Like Gulliver, Jadawin attempts to assimilate himself (if only outwardly) to the cultures he encounters. Upon entering the city Lagado, Gulliver “walked [. . .] without concern, being clad like one of the natives, and sufficiently instructed to converse with them” (167). Unlike his relatives, Jadawin quickly and enthusiastically learns the language of his aerial hosts. And after becoming proficient with their customs and skills, Jadawin “went bare-chested, as befitted a man who wore a painted iiphtarz on his chest” (1: 208).
The influence of Swift on Farmer’s World of Tiers series does not result in a one to one correspondence. For instance, the floating island in Farmer’s work carries a primitive tribe of fierce but noble people while Swift’s island carries a race of pseudo-intellectuals blithely ignorant of the real world. Therefore, while the same props, themes and characters populate each work, Farmer deeply incorporates and deeply changes Swift’s ideas for his own purposes. The World of Tiers thus becomes an estuary where Gulliver’s Travels rushes and roils into Farmer’s ocean of ideas to create a dynamic environment composed of each.
Notes
1 A
quick count from all seven books in The
World of Tiers series revealed Farmer using the adjective “Brobdingnagian”
twelve times.
2 Note
the use in The World of Tiers of
names from the pantheon of gods invented in William Blake’s poetry. See Blake,
Complete Writings. Oxford: Oxford, 1979.
3
Indeed, the structure of Farmer’s tiered planet resembles Abraham Maslow’s
hierarchy of needs with fulfillment of purely physiological needs occurring on
the bottom level and higher, self-actualizing drives possible in the Lord’s
residence at the top level.
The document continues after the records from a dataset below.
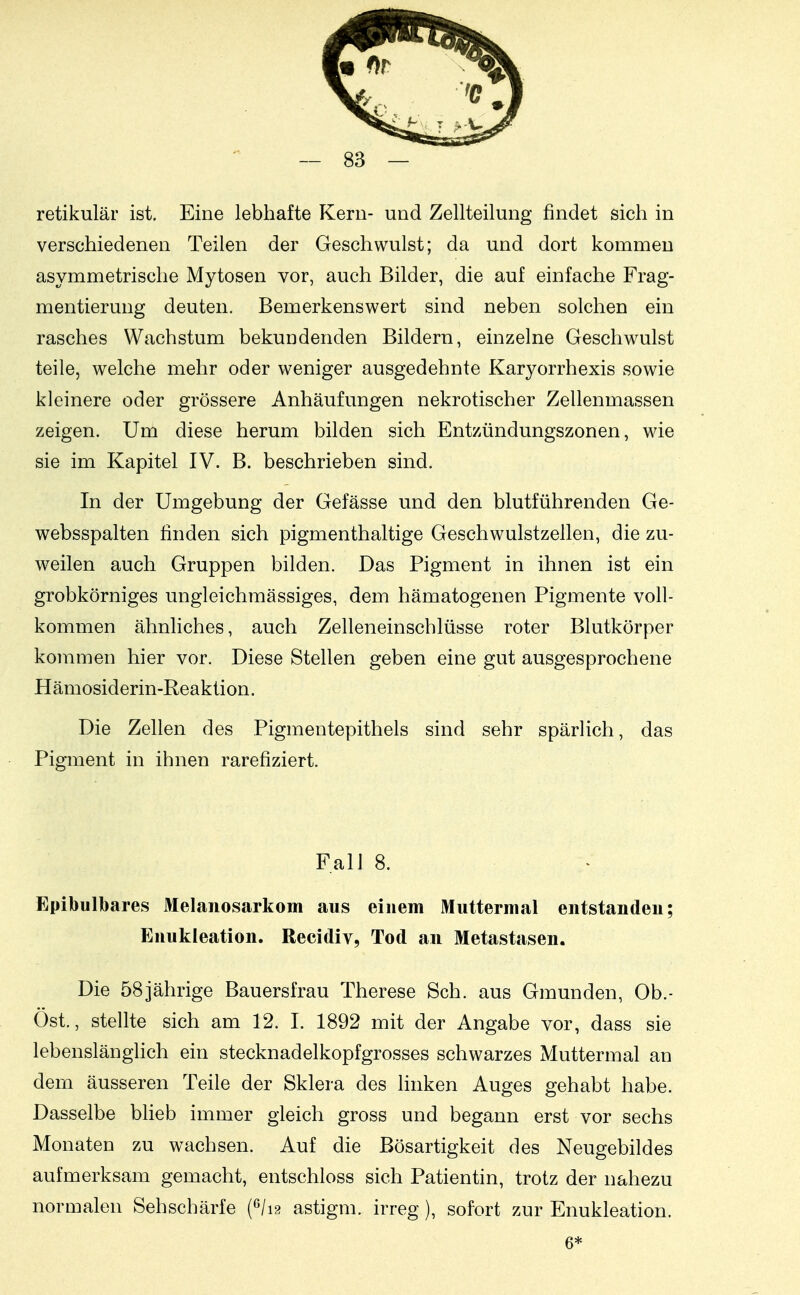 retikulär ist. Eine lebhafte Kern- und Zellteilung findet sich in verschiedenen Teilen der Geschwulst; da und dort kommen asymmetrische Mytosen vor, auch Bilder, die auf einfache Frag- mentierung deuten. Bemerkenswert sind neben solchen ein rasches Wachstum bekundenden Bildern, einzelne Geschwulst teile, welche mehr oder weniger ausgedehnte Karyorrhexis sowie kleinere oder grössere Anhäufungen nekrotischer Zellenmassen zeigen. Um diese herum bilden sich Entzündungszonen, wie sie im Kapitel IV. B. beschrieben sind. In der Umgebung der Gefässe und den blutführenden Ge- websspalten finden sich pigmenthaltige Geschwulstzellen, die zu- w^eilen auch Gruppen bilden. Das Pigment in ihnen ist ein grobkörniges ungleichmässiges, dem hämatogenen Pigmente voll- kommen ähnliches, auch Zelleneinschlüsse roter Blutkörper kommen hier vor. Diese Stellen geben eine gut ausgesprochene H ämosiderin-Reaktion. Die Zellen des Pigmentepithels sind sehr spärlich, das Pigment in ihnen rarefiziert. Fall 8. Epibulbares Melaiiosarkom aus einem Muttermal entstanden; Enukleation. Recidiv, Tod an Metastasen. Die 58jährige Bauersfrau Therese Sch. aus Gmunden, Ob.- Öst., stellte sich am 12. I. 1892 mit der Angabe vor, dass sie lebenslänglich ein stecknadelkopfgrosses schwarzes Muttermal an dem äusseren Teile der Sklera des linken Auges gehabt habe. Dasselbe blieb immer gleich gross und begann erst vor sechs Monaten zu wachsen. Auf die Bösartigkeit des Neugebildes aufmerksam gemacht, entschloss sich Patientin, trotz der nahezu normalen Sehschärfe (^li?. astigm. irreg), sofort zur Enukleation. 6*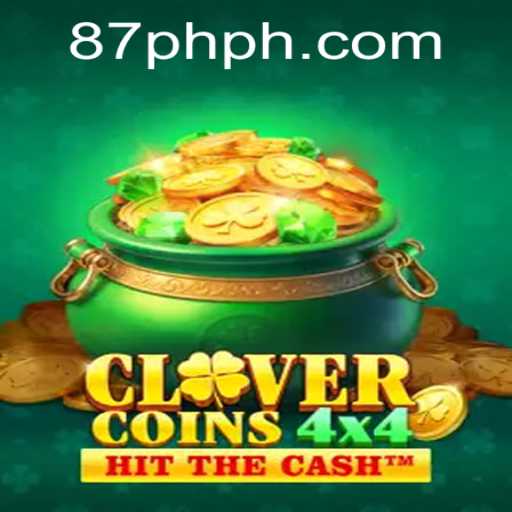 Exploring the Thrilling World of CloverCoins4x4 and the Engagement through 87PH.COM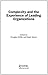 Complexity and the Experience of Leading Organizations (Complexity as the Experience of Organizing) (2005-07-29)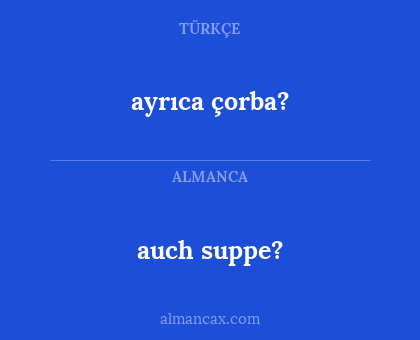auch suppe? - ayrıca çorba?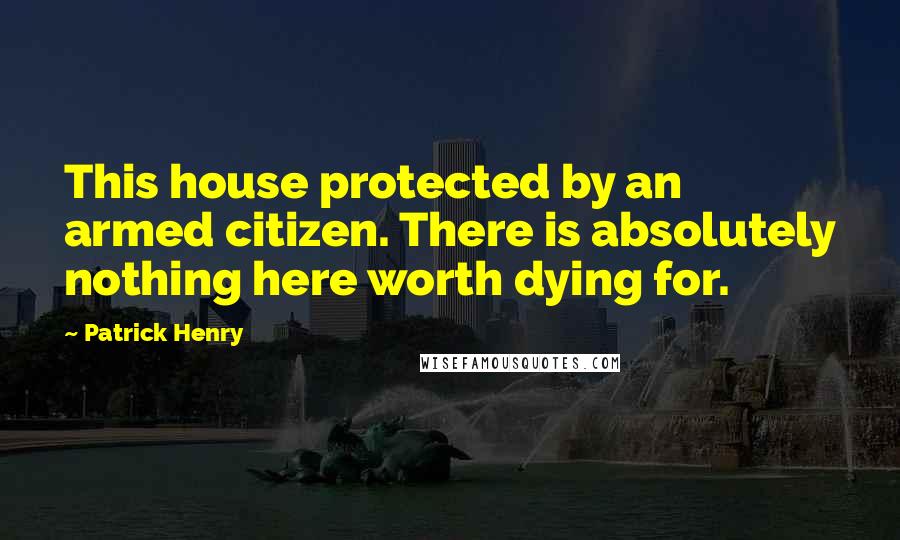 Patrick Henry Quotes: This house protected by an armed citizen. There is absolutely nothing here worth dying for.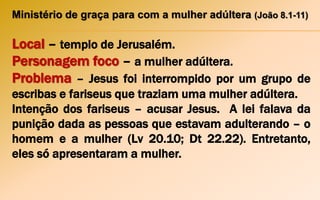 Ministério de graça para com a mulher adúltera (João 8.1-11)
Local – templo de Jerusalém.
Personagem foco – a mulher adúltera.
Problema – Jesus foi interrompido por um grupo de
escribas e fariseus que traziam uma mulher adúltera.
Intenção dos fariseus – acusar Jesus. A lei falava da
punição dada as pessoas que estavam adulterando – o
homem e a mulher (Lv 20.10; Dt 22.22). Entretanto,
eles só apresentaram a mulher.
 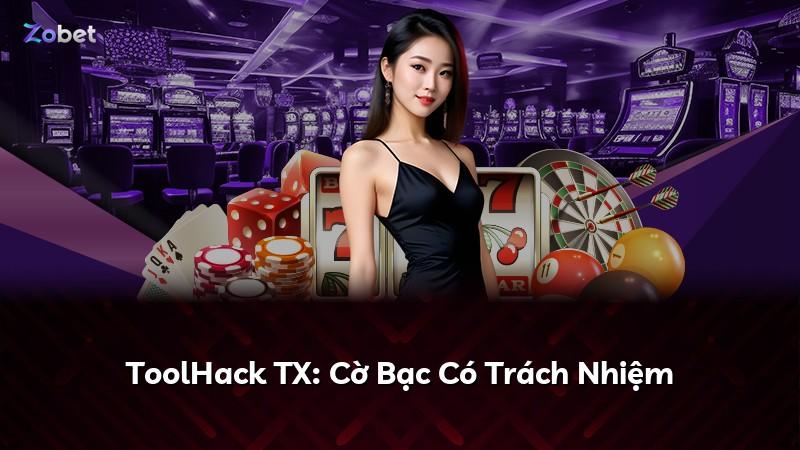 ToolHack TX: Cờ Bạc Có Trách Nhiệm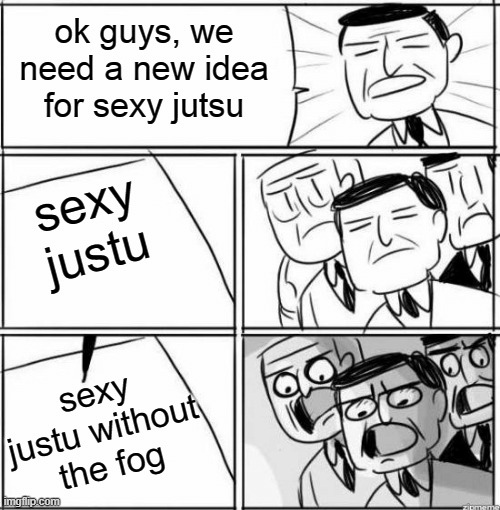 Business Idea | ok guys, we need a new idea for sexy jutsu; sexy justu; sexy justu without the fog | image tagged in business idea,naruto,sexy jutsu | made w/ Imgflip meme maker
See,
Engler, Barbara. Personality Theories.
Boston: Houghton, 1995. 340-363.
Works
Cited
Farmer, Philip José. “Riders of the Purple Wage.” Dangerous Visions. Ed. Harlan Ellison.
New York: Signet, 1975. 30-98.
---. To Your
Scattered Bodies Go. New York: Putnam, 1971.
---. The World
of Tiers. 2 vols. Garden City: Doubleday, 1981.
Fiedler, Leslie. Notes. The Book of Philip José Farmer. By Philip José Farmer. New York: Berkley, 1982. 242-248.
Fox, Christopher. Ed. Gulliver’s Travels. By Jonathan Swift. Boston: Bedford, 1995.
Greenberg, Martin. Intro. The Classic Philip José Farmer: 1952-1964. By Philip José Farmer. New York: Crown, 1984. ix-xii.
Swift, Jonathan. Gulliver’s Travels. Ed. Christopher Fox. Boston: Bedford, 1995.
Wollheim, Donald A. The Universe Makers. New York: Harper, 1971.